Fondi del caffè. Protagonisti dell’economia circolare

Il caffè è la bevanda – o una delle bevande- più consumate al mondo.  E continuerà a esserlo perché gli studi di David Roubik ci hanno confortato su come proteggere le coltivazioni della pianta dell’ambita bevanda dai cambiamenti climatici.

La tazzina di caffè è salva ma non la nostra coscienza ecologica quando apprendiamo che per quella tazzina è utilizzato solo lo 0,2% del chicco: il restante 99,8 non che è fondo che finisce in discarica, emettendo CO2.  Considerando che nel mondo la produzione del caffè si aggira sulle 7.358.897 tonnellate annue, per calcolo teorico il consumo medio della bevanda pro-capite è di 1,3 chilogrammi a testa. Quanto inquiniamo con i fondi del caffè?
Ma, niente paura. Del riuso benefico dei fondi del caffè si parla da tempo. E dai rimedi della nonna che avevano saputo intuire l’utilità, oggi sono preziosi materiali di riciclaggio e attori dell’economia sostenibile e circolare nel campo dell’abbigliamento e, addirittura, nel campo della mobilità.

Il tessuto hi tech S.Cafè

Dal 2009 grazie al riuso dei fondi del caffè è stato creato il nuovo tessuto hi-tech S.cafè. Frutto di 4 anni di studi della Singtex di Taiwan con un gruppo di ricercatori e un investimento di 1,7 milioni di dollari ha prodotto un filato ricavato dal riuso del fondo di caffè unito al poliestere.  Un tessuto con le caratteristiche di rilasciare umidità, assorbire i cattivi odori, asciugarsi velocemente, proteggere dal caldo, dal freddo e dai raggi ultravioletti.   Ottimo anche per l’impermeabilizzazione è il tessuto ideale per l’abbigliamento sportivo.

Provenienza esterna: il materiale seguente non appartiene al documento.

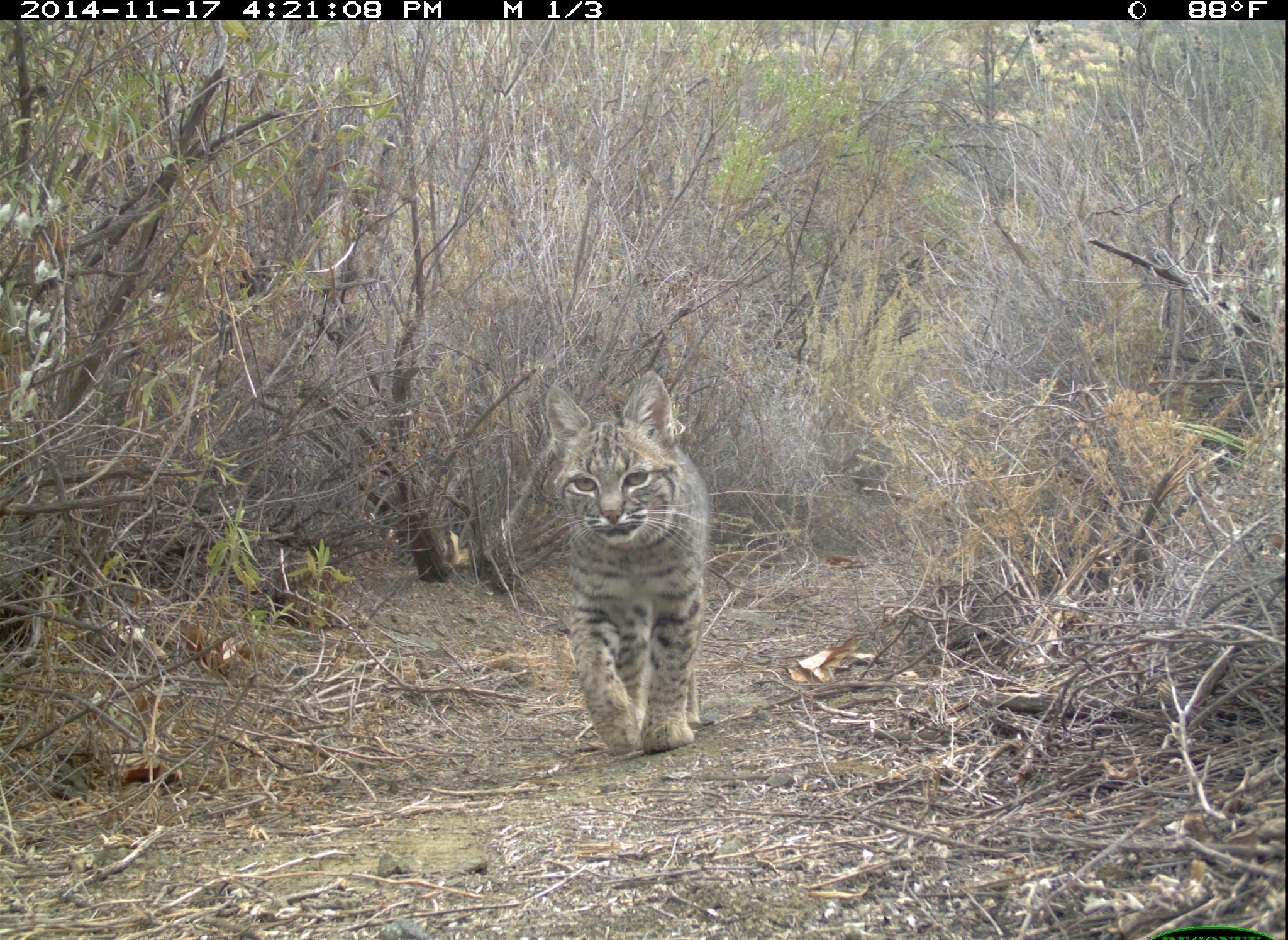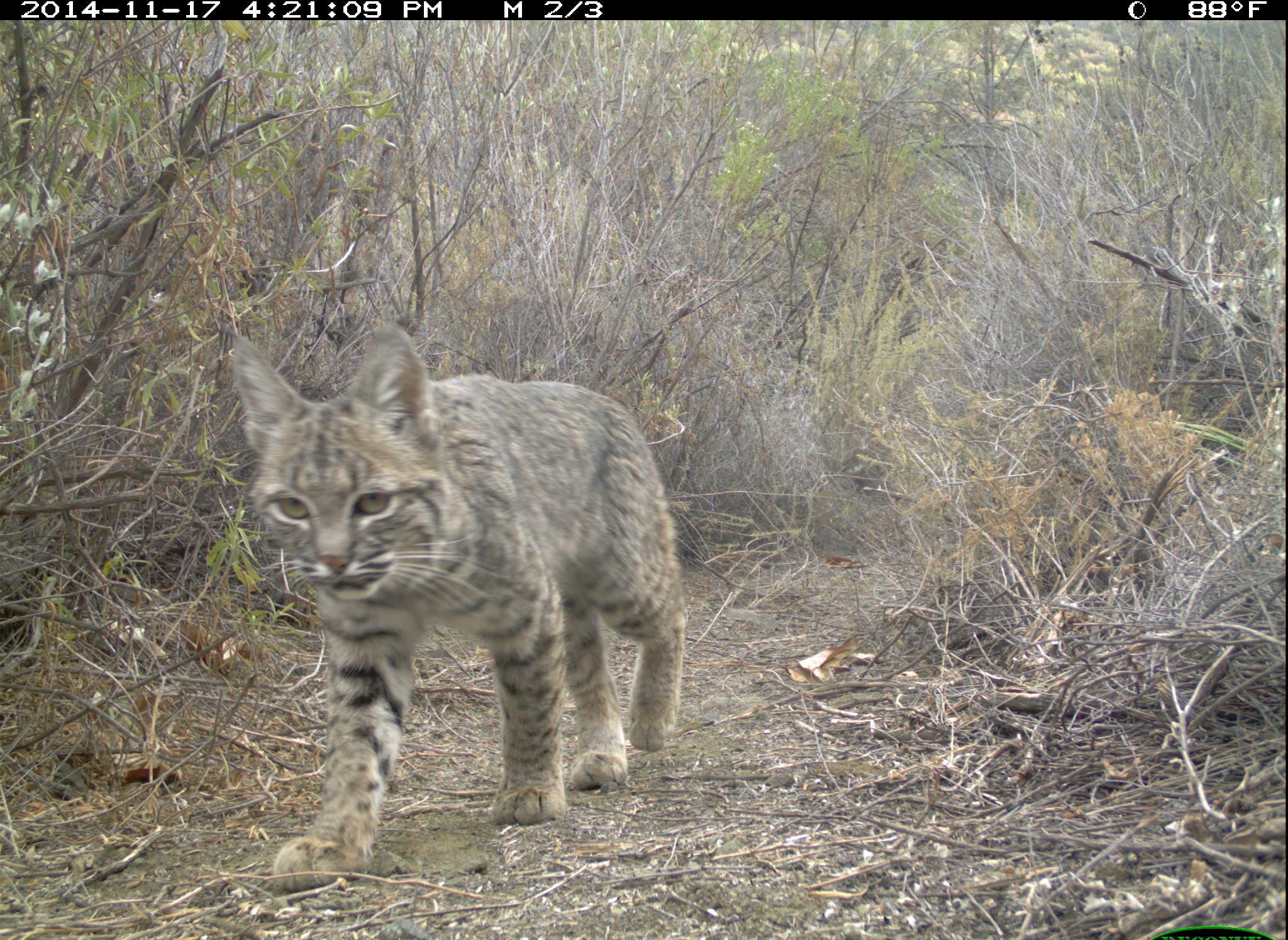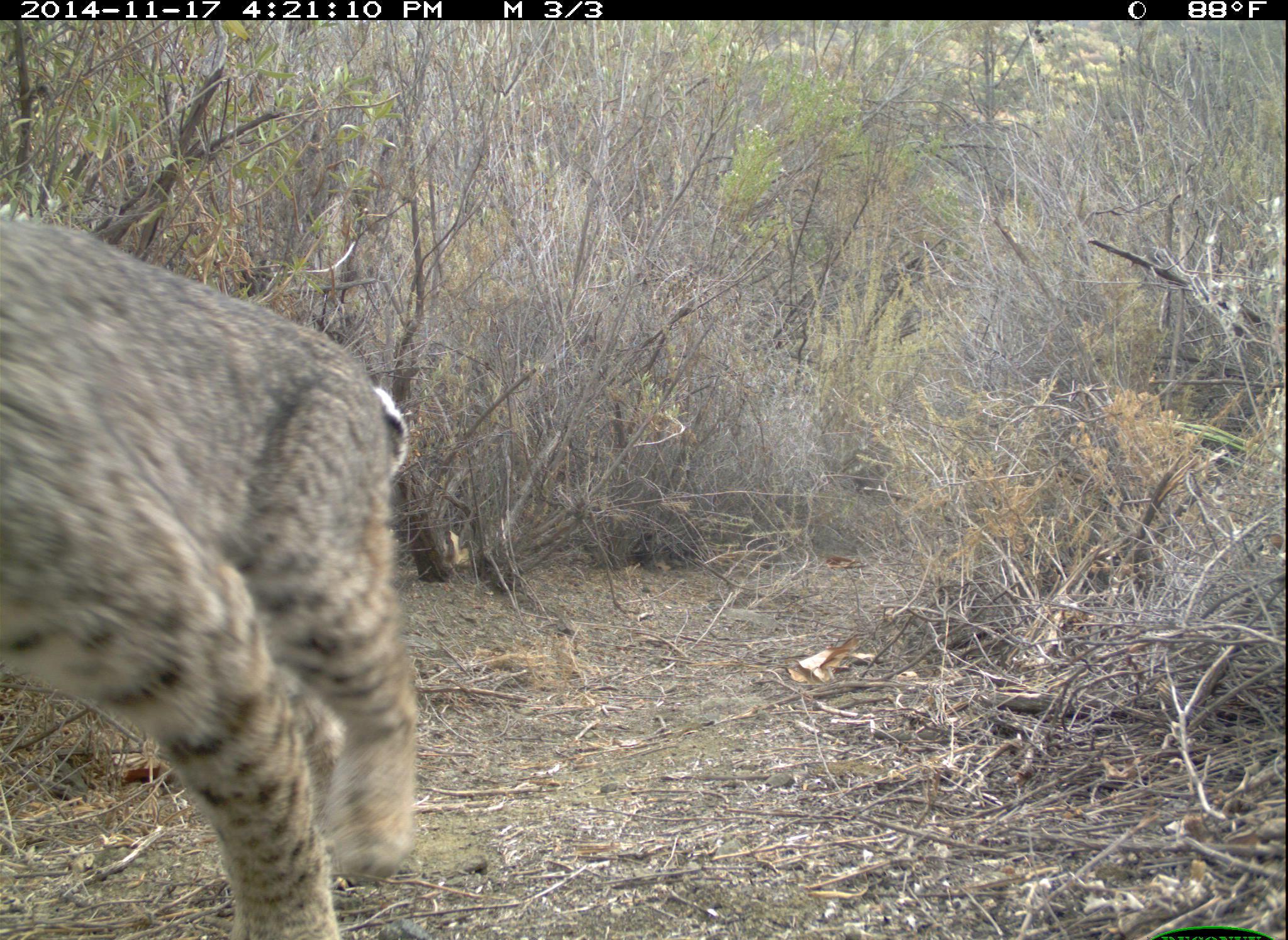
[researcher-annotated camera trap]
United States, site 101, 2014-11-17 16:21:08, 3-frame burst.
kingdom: Animalia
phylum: Chordata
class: Mammalia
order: Carnivora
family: Felidae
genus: Lynx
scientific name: Lynx rufus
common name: bobcat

Jason Chen (nella foto a lato), titiolare della Singtex Industrial Company, produttore tessile di terza generazione, è diventato il primo imprenditore che converte i fondi di caffè in stoffa e vanta più di 110 clienti tra i quali i famosi brand Timberland, Adidas, American Eagle.  Già esperto nel tessuto ricavato dal riciclo delle bottiglie di plastica (collabora con Patagonia, azienda di abbigliamento sportivo che ha iniziato a studiare il rimpiego delle bottiglie di plastica nel 1993) per ottenere la stoffa dai fondi del caffè Chen ha unito le 2 tecnologie di riciclo. Il processo della produzione è il seguente: il poliestere proviene dal riciclo delle bottiglie in PET; i fondi di caffè, tostati, sono mescolati con il poliestere che crea il filato che, tessuto a macchina, viene impiegato per la realizzazione della stoffa. Per avere un’idea della quantità di materiale riciclato pensiamo che ogni t-shirt è realizzata con i fondi riciclati di 3 tazzine di caffè e di 5 bottiglie di plastica.

L’olio di caffè si fa carburante

Il riutilizzo dei fondi del caffè ha portato gli scienziati a creare un successivo sottoprodotto: l’olio di caffè. E l’olio di caffè si prospetta come uno dei più promettenti materiali naturali per il risparmio degli idrocarburi.

Notizia di questi giorni e la produzione della start-up britannica Bio – Bean (creata da Arthur Kay – nella foto a lato – e Benjamin Harriman) che ha portato sulle strade di Londra i primi autobus con motori alimentati da carburante che possiede una quota di olio di caffè.
Si tratta del biocarburante B20 (miscela composta da diesel e il 20% di olio di caffè) ottenuto con la collaborazione della Shell e dell’Argent Energy, che può essere utilizzato senza apportare nessuna modifica al motore degli autobus.
Il procedimento della Bio – Bean è il seguente: nella prima fase raccoglie gli scarti del caffè dalle grandi catene commerciali e dalla fabbriche; essiccati, sono sottoposti al processo di estrazione dell’olio di caffè. Insieme al partner Argent Energy l’olio di caffè viene trasformato nella miscela biocarburante B20.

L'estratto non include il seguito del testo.